* What you should do *
Please retype the data below word for word, starting at the line that contains "Looking at the" and ending at the last line of the data.

* Information given *
○ ○ ○ ○ ○
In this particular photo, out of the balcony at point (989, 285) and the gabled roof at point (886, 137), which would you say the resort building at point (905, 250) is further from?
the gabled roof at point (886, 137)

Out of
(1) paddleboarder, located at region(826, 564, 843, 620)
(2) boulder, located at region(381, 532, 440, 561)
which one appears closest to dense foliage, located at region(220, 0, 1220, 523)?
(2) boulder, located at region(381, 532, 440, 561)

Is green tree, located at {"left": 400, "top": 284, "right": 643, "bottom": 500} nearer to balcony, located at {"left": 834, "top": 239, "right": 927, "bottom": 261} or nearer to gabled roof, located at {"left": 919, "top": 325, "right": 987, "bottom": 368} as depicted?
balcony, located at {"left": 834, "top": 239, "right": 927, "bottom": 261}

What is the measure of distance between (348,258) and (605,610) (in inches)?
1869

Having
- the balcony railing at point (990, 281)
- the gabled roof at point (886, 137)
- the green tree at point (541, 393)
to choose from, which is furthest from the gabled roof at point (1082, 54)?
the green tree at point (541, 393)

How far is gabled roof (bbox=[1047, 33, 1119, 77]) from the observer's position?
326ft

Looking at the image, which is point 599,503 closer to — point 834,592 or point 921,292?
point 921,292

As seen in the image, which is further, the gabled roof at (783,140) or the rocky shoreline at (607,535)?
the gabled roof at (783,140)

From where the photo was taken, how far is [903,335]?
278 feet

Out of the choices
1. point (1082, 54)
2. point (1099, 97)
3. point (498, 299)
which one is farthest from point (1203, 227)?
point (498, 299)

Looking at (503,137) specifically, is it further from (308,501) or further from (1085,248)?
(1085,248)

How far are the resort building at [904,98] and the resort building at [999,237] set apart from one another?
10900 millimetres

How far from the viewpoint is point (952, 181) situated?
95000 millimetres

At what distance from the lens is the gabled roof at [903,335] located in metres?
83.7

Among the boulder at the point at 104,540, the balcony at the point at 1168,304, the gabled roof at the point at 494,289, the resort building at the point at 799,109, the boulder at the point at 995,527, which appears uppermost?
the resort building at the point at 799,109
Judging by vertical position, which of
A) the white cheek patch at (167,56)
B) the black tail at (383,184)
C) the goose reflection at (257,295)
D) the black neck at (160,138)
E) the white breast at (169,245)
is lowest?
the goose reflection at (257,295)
○ ○ ○ ○ ○
* The response *
Looking at the image, which is point 599,503 closer to — point 834,592 or point 921,292?
point 921,292

As seen in the image, which is further, the gabled roof at (783,140) or the rocky shoreline at (607,535)?
the gabled roof at (783,140)

From where the photo was taken, how far is [903,335]?
278 feet

Out of the choices
1. point (1082, 54)
2. point (1099, 97)
3. point (498, 299)
which one is farthest from point (1203, 227)?
point (498, 299)

Looking at (503,137) specifically, is it further from (308,501) or further from (1085,248)?
(1085,248)

How far are the resort building at [904,98] and the resort building at [999,237] set apart from one another?
10900 millimetres

How far from the viewpoint is point (952, 181) situated?
95000 millimetres

At what distance from the lens is the gabled roof at [903,335] located in metres?
83.7

Among the boulder at the point at 104,540, the balcony at the point at 1168,304, the gabled roof at the point at 494,289, the resort building at the point at 799,109, the boulder at the point at 995,527, which appears uppermost?
the resort building at the point at 799,109
Judging by vertical position, which of
A) the white cheek patch at (167,56)
B) the black tail at (383,184)
C) the goose reflection at (257,295)
D) the black neck at (160,138)
E) the white breast at (169,245)
is lowest?
the goose reflection at (257,295)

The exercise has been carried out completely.